Alzó los ojos al cielo, con una pregunta muda en la boca apretada, con el rostro demudado por la preocupación. El estruendo se había oído muy cerca de donde él se había marchado a todo correr. Se abrazó a sí misma, sin saber qué hacer. La certidumbre de una desgracia flotaba en al aire y no sería descabellado decir que sintió miedo. Por él, por ella, por lo que podrían haber significado juntos. Sin embargo, no podía permanecer sin hacer nada por más tiempo. Así que despegó la mirada del oscuro firmamento y sus pies se movieron. Se acababa el tiempo.

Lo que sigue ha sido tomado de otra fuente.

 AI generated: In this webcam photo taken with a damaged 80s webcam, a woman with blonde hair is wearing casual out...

Las ramas se le clavaban en la carne, abriendo heridas en su rostro, manos y brazos desnudos. Resbaló un par de veces y se levantó otras tantas para no dejar de correr. Debía comprobar por sí misma qué había ocurrido. No podía dejar que las dudas le devorasen el corazón de aquella manera. Cuando llegó al lugar hasta el que él había acudido antes su respiración era un mar de llamas en su garganta, un collar de espinas en su pecho.

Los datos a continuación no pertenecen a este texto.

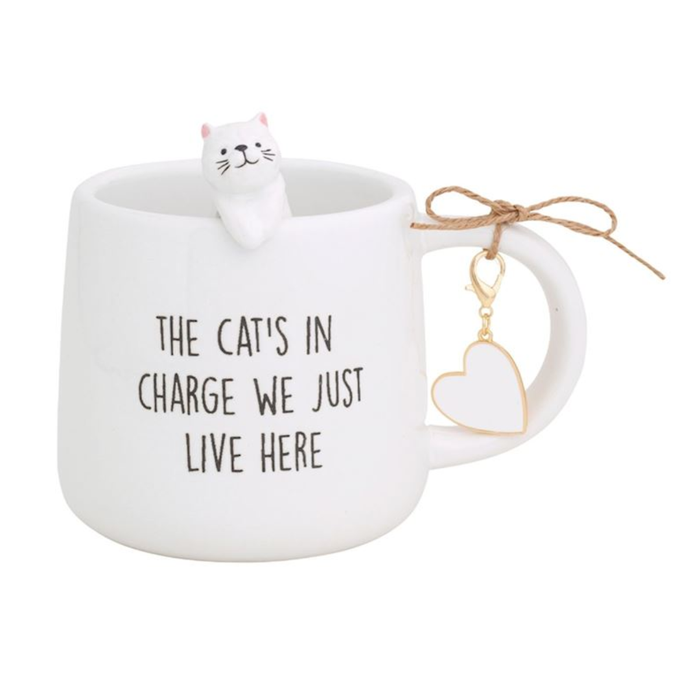 White mug with a cat design and text 'The cat's in charge we just live here' on a white background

Pronunció su nombre, primero con un susurro y a continuación con un grito desgarrador. No hubo respuesta y sus piernas, inestables como la mantequilla, dejaron de sostenerla. «No, no por favor» se dijo mientras sus manos, arañadas y sucias, empezaban a humedecerse con las lágrimas que resbalaban hasta ellas desde su rostro. Él la encontró un rato después hecha un ovillo y tuvo que llamar su atención arrodillándose frente a ella.
No hubo palabras. Solo un interminable abrazo y la promesa silenciosa de que todo iría bien.